Em um cenário onde a informação se propaga na velocidade de um scroll, a linha entre opinião pessoal, publicidade disfarçada e conselho profissional tornou-se perigosamente tênue. A China, atenta a essa vulnerabilidade, deu um passo drástico que está forçando o mercado global de influência a uma reflexão profunda sobre credibilidade e expertise.


O precedente chinês: fim dos "Coaches" sem credencial


Recentemente, a China implementou novas regras severas que exigem que criadores de conteúdo que abordam tópicos sensíveis comprovem sua qualificação profissional. Tais exigências recaem principalmente sobre as áreas de Medicina e Saúde, Finanças, Direito e Educação.


A ideia é simples: para dar conselhos sobre investimentos, é necessário ser um profissional do mercado financeiro certificado; para falar sobre diagnósticos ou tratamentos, é preciso ser um médico ou profissional de saúde devidamente licenciado.


O objetivo principal da medida, adotada pela Administração do Ciberespaço da China (CAC) e outros órgãos reguladores, é combater a desinformação sistemática e proteger o público de fraudes ou riscos à saúde.


O impacto é vasto. Além de exigir diplomas e licenças, a lei obriga as próprias plataformas (como Douyin, Weibo e Bilibili) a fiscalizar e, em caso de infração, aplicar multas pesadas e suspender contas. O recado é claro: a autoridade precisa ser verificada.


E o Brasil? A discussão sobre a responsabilidade digital


Embora o Brasil não exija a apresentação de diplomas para a criação de conteúdo, a discussão sobre a responsabilidade e a ética dos influenciadores está mais viva do que nunca, convergindo com a tendência global por transparência.


No mercado brasileiro, o foco regulatório tem se concentrado em duas vertentes principais:


Publicidade oculta (Jabá): O Conselho Nacional de Autorregulamentação Publicitária (CONAR) e o Código de Defesa do Consumidor são frequentemente invocados. O Brasil já possui diretrizes que exigem a sinalização clara de qualquer conteúdo patrocinado (uso de hashtags como #publi, #ad ou ferramentas nativas da plataforma), protegendo o consumidor da confusão entre endosso pessoal e publicidade paga.

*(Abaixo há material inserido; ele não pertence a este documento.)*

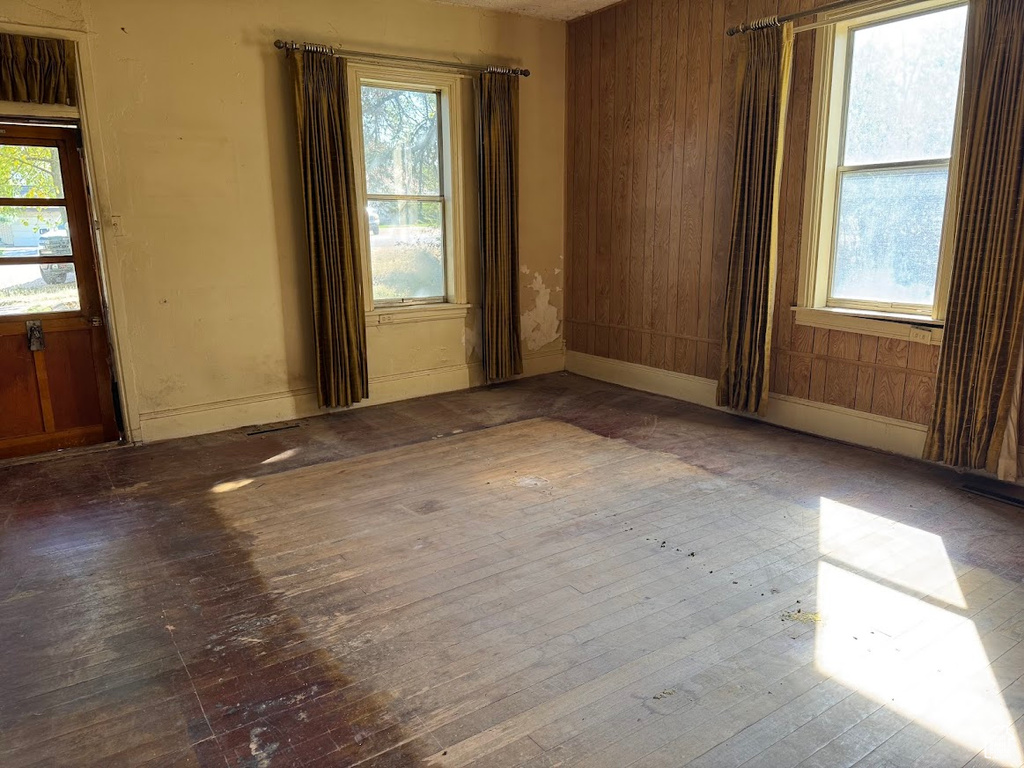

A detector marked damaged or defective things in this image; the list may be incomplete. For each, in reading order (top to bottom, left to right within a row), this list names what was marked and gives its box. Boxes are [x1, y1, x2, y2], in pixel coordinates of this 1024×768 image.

peeling paint wall [0, 0, 568, 440]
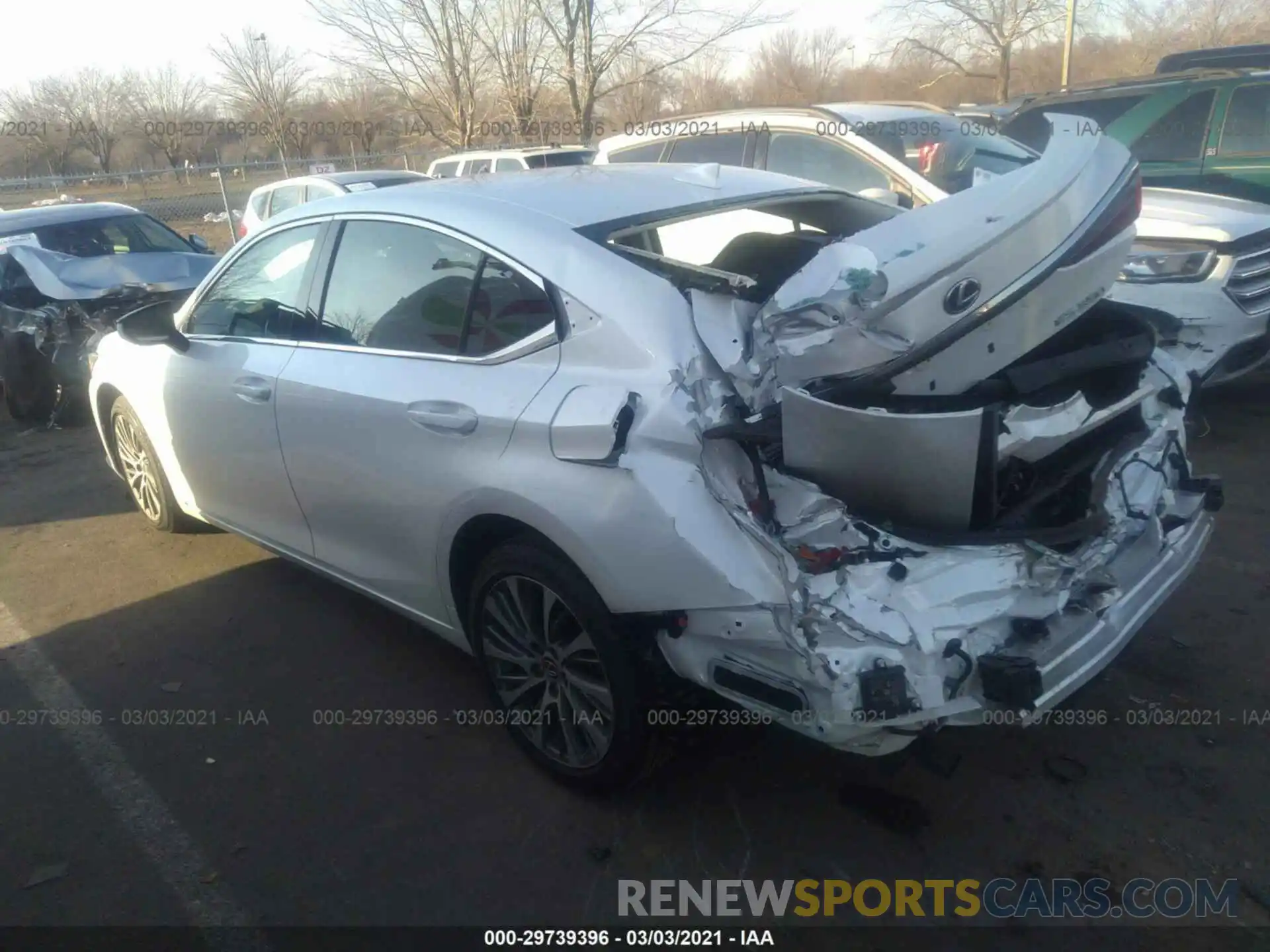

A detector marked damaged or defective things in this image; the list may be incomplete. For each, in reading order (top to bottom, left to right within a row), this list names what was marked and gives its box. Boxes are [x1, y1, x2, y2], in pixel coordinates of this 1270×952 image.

torn sheet metal [4, 246, 218, 301]
white car with damaged front [87, 130, 1219, 792]
silver damaged sedan [89, 132, 1219, 792]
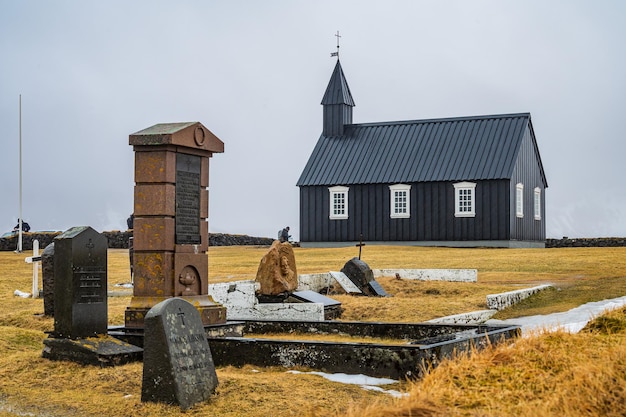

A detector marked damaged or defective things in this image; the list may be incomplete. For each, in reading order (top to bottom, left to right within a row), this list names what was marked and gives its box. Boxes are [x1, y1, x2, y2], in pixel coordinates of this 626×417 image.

rusty stone monument [124, 122, 227, 328]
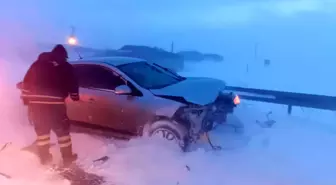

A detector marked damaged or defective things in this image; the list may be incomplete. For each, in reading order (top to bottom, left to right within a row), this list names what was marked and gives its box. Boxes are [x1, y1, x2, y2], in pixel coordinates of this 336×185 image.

damaged car [17, 56, 240, 150]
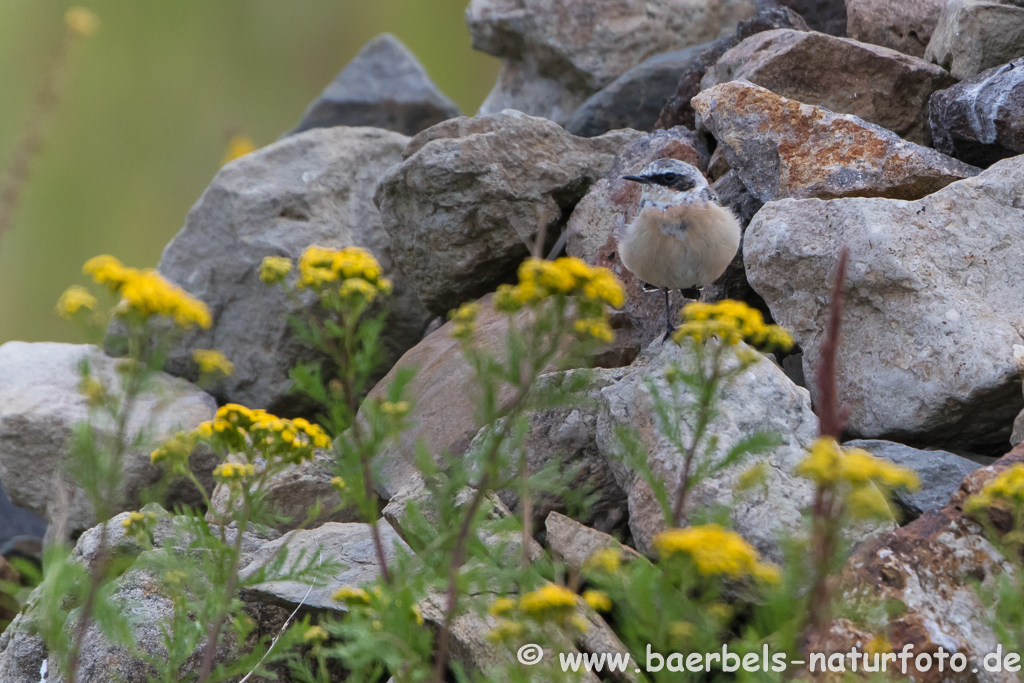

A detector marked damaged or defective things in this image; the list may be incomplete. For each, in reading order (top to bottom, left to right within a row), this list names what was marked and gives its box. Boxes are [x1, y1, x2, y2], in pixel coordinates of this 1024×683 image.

rusty brown stone [692, 80, 980, 202]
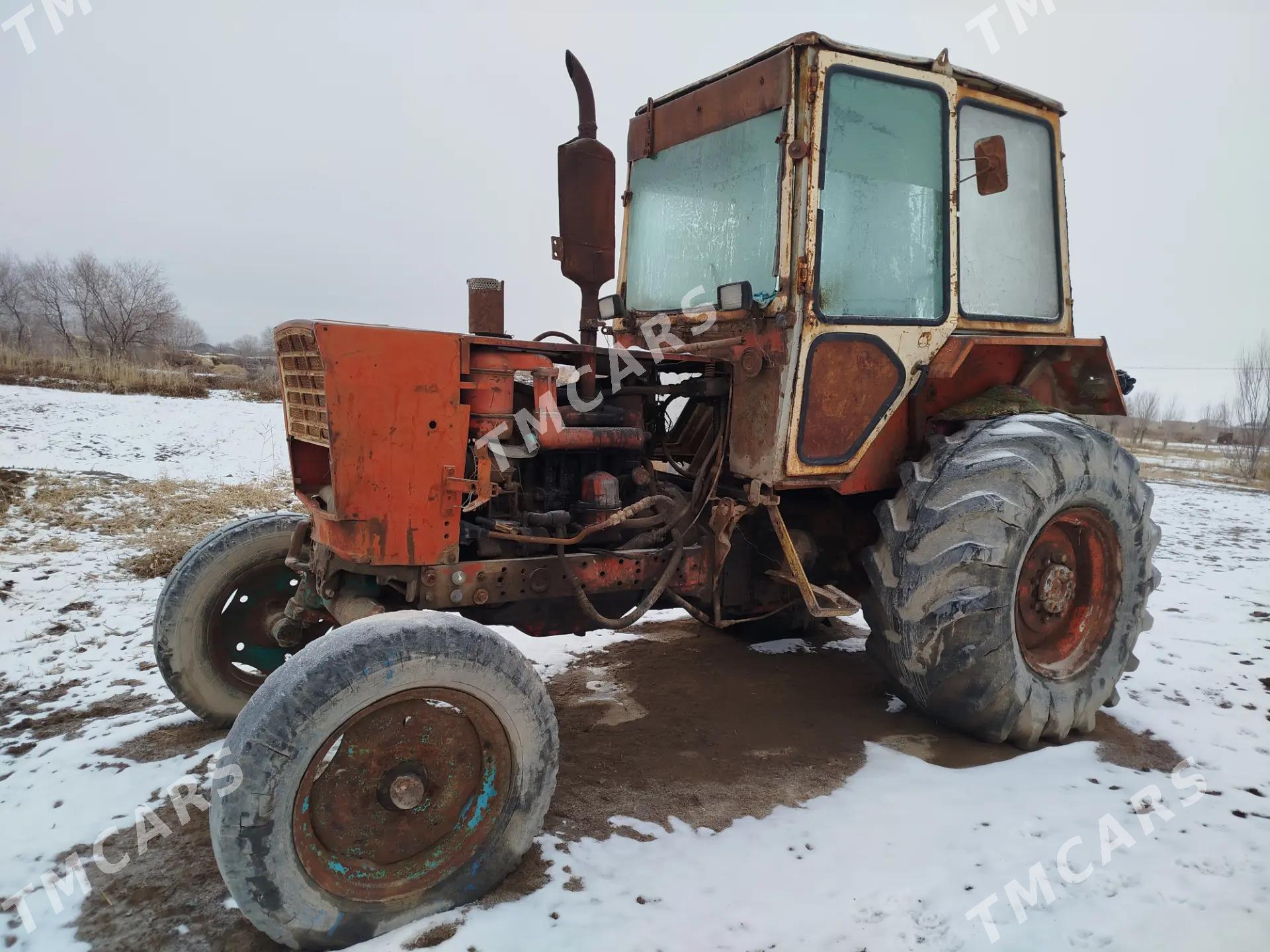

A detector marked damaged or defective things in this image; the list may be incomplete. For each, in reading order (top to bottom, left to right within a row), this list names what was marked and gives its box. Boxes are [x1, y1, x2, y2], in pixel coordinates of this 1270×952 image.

A penalidade, aqui, recai sobre a marca e o influenciador, podendo resultar em suspensão da campanha e multas.


Responsabilidade por danos: O debate legal ganha força especialmente em casos de pirâmides financeiras, golpes ou conselhos de saúde perigosos promovidos por figuras públicas sem qualificação. O Poder Judiciário tem sido acionado para responsabilizar influenciadores que, ao endossarem produtos ou esquemas fraudulentos, causam prejuízos significativos aos seus seguidores.


A lição da China, nesse contexto, é um espelho para o Brasil: a legitimidade do conteúdo técnico não pode ser baseada apenas na popularidade. É preciso que as marcas, agências e próprios criadores assumam a autorregulamentação e priorizem o expertise verificado, antes que o Estado precise intervir de forma mais rigorosa.


O futuro do Marketing de Influência: autoridade e autenticidade


O cenário global aponta para uma verdade incontornável: a credibilidade é o novo algoritmo.

Em vez de focar apenas no alcance (o número de seguidores), as estratégias de Marketing de Influência devem agora priorizar a autoridade temática e a autenticidade verificada. Uma marca que endossa um criador qualificado em seu campo não apenas cumpre compliance, mas também eleva o valor e a confiança percebida de seu produto ou serviço.


O momento é de investir em parcerias com especialistas reais, garantindo que a mensagem seja ética, transparente e sustentada por conhecimento legítimo. O sucesso digital não está em quem grita mais alto, mas em quem fala com a voz da verdade e da competência.